There were a lot of issues, definitely a lot of issues.

A lot of gangs, you know, your major gangs, your white

supremacist gangs,

some of your worst Mexican

gangs in California, of course, you know, the Bloods, the

Crips, which actually some of those yards were actually your

nicer, calmer yards. People don't understand that

even in prison there's a culture and a cold.

And believe it or not, some of your more

organized gangs are pretty decent. You know,

they, they have a cold, like you can't hurt female

administrative staff. Those are pretty quiet

yards, actually, where there's not a lot of violence, not a

lot of riots. That's good. Yes.

But, you know, in the position I ended up

being in, so first when I came in, they

knew that one of my specialties was personality disorders, which you

see a lot of within institutions like correctional

facilities. So I was placed on a yard. And most of my

caseload was individuals with personalities disorders.

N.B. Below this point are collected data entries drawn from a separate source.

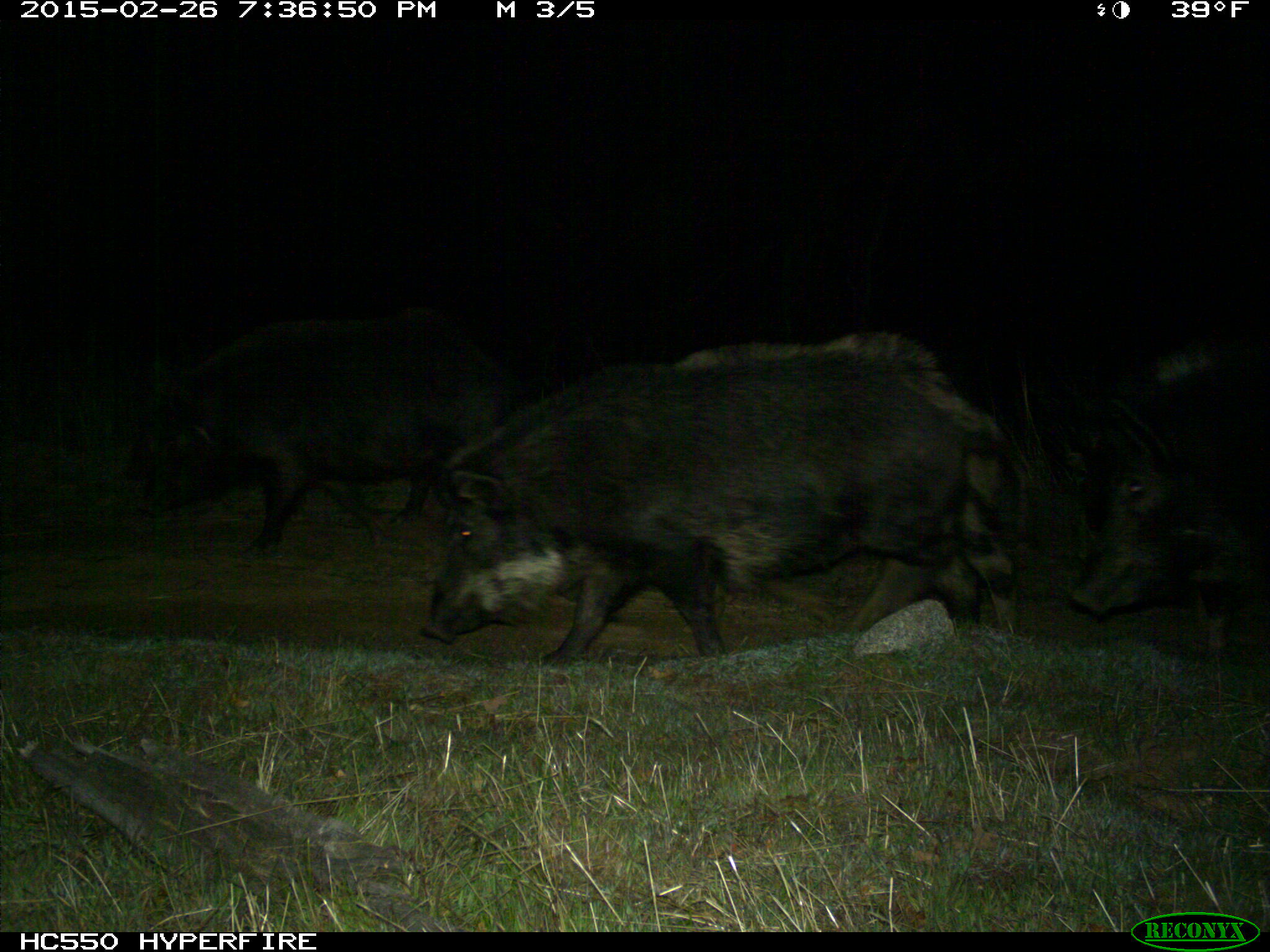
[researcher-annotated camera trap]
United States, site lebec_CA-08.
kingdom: Animalia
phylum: Chordata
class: Mammalia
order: Artiodactyla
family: Suidae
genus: Sus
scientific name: Sus scrofa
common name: wild boar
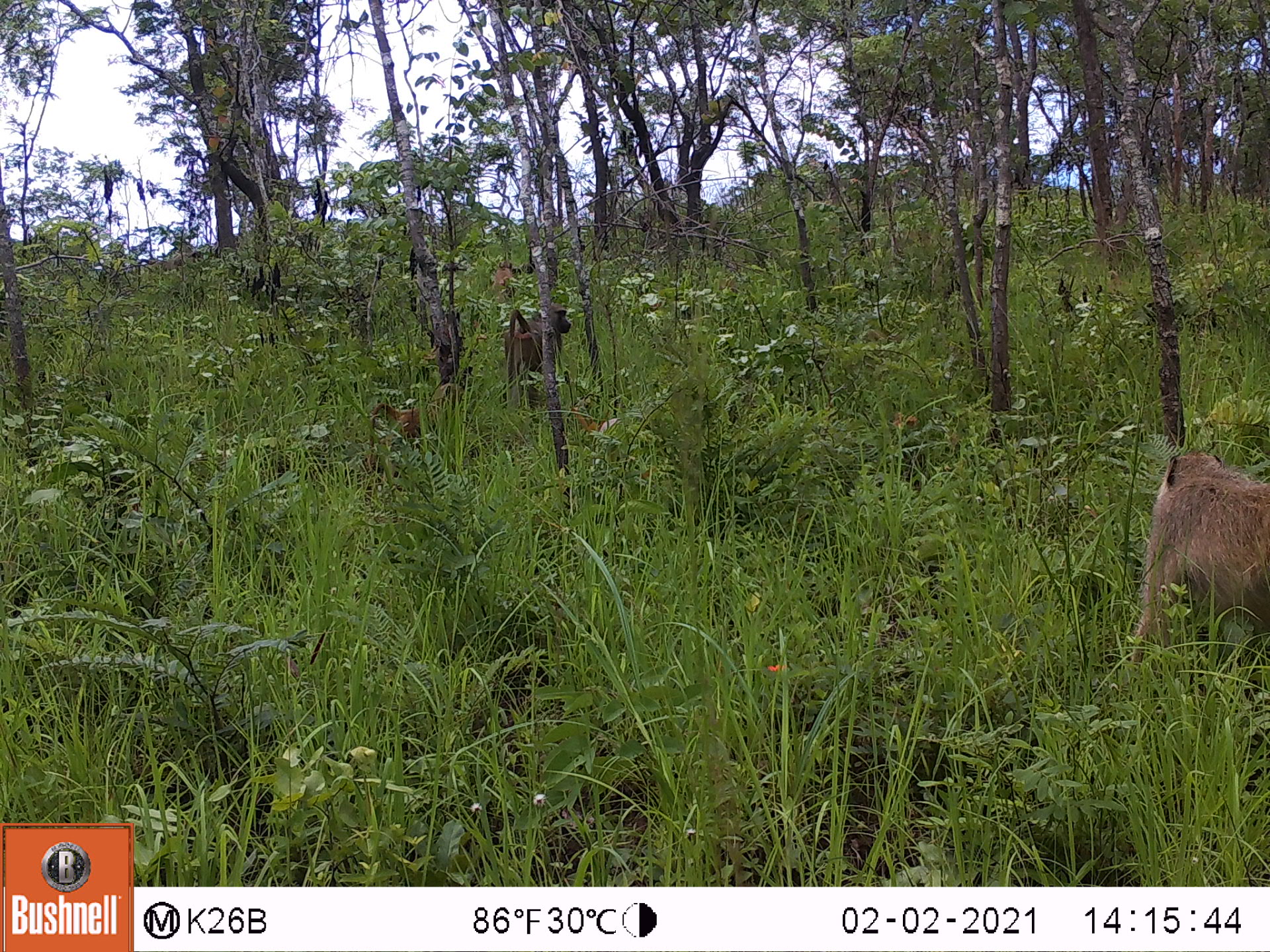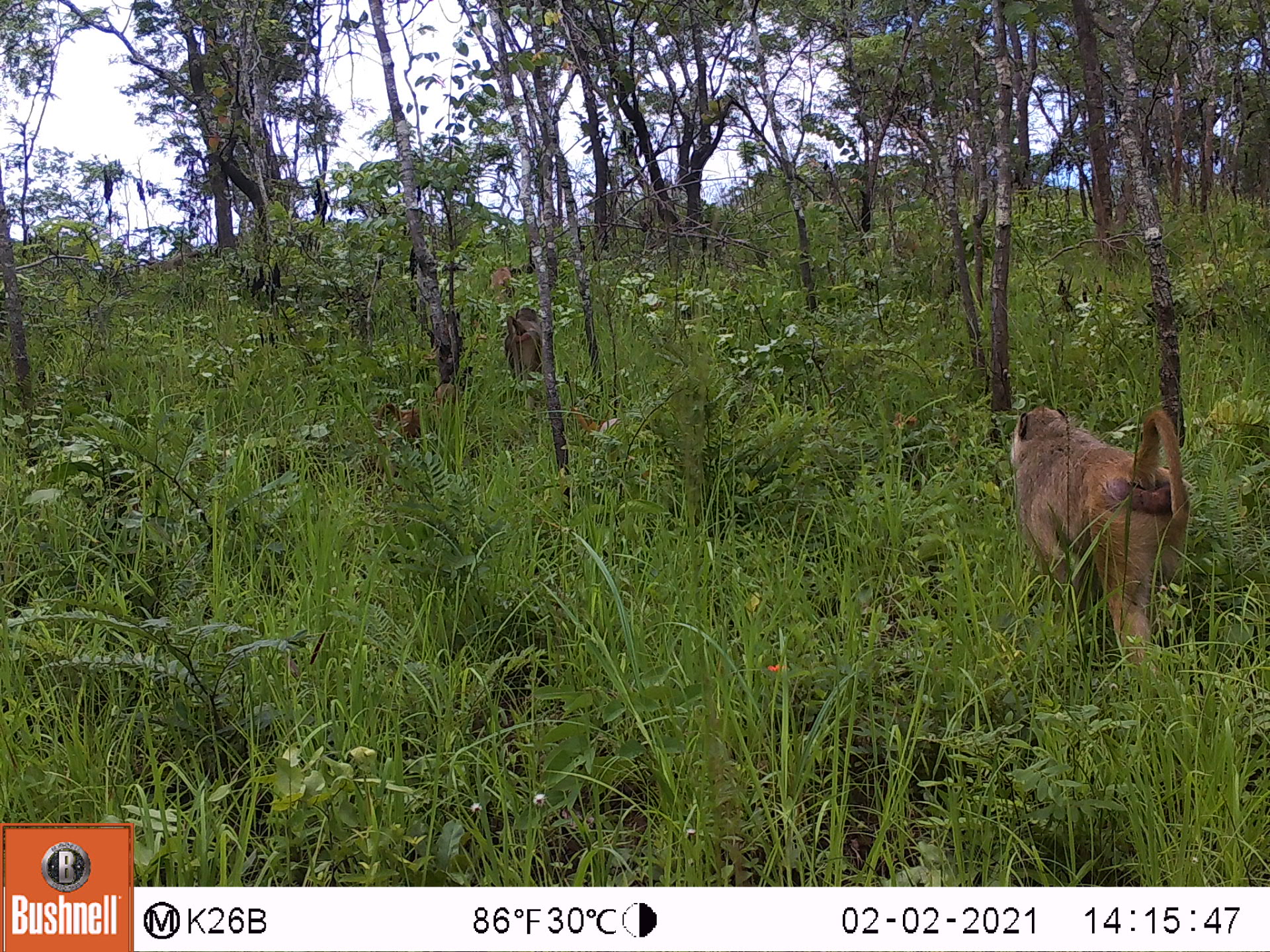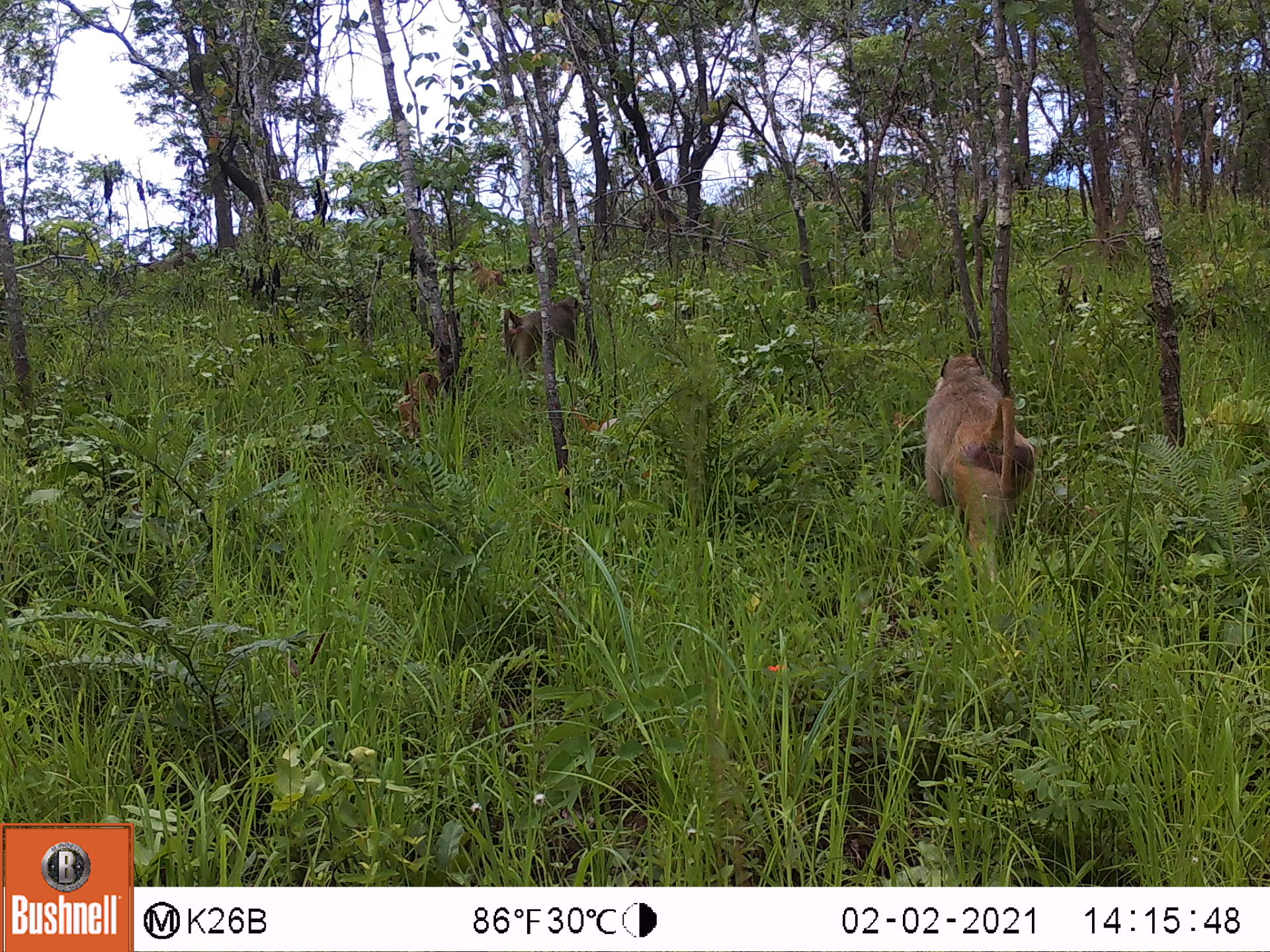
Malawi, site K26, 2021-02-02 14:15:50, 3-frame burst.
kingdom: Animalia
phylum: Chordata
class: Mammalia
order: Primates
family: Cercopithecidae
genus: Papio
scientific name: Papio cynocephalus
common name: yellow baboon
Yellow baboon (Papio cynocephalus), count 6.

And then after seeing my skill, I was asked by the chief

of mental health to take on the position as the critical incident

responder. And in that position, it

was my job to respond to inmates when they were psychotic,

when they were suicidal, when they were

homicidal. I also was responsible

for evaluating inmates after overdoses, if they

survived. So it was a pretty intense

job. And I was working there. And then I ended up getting

recruited to work part time at another prison because they

were lacking the staff. So I was working at two different prisons.

So how long were you in doing that? Work with the

prison in California. It was

only for a year and six months.

I, I am too

empathetic for that type of system.

I am too much of the type of person who

wants to get to the root of a problem and fix it,

not just put a band aid over it. And

unfortunately, our correctional system is

not meant to rehabilitate.

It's not meant to truly help in that type of way.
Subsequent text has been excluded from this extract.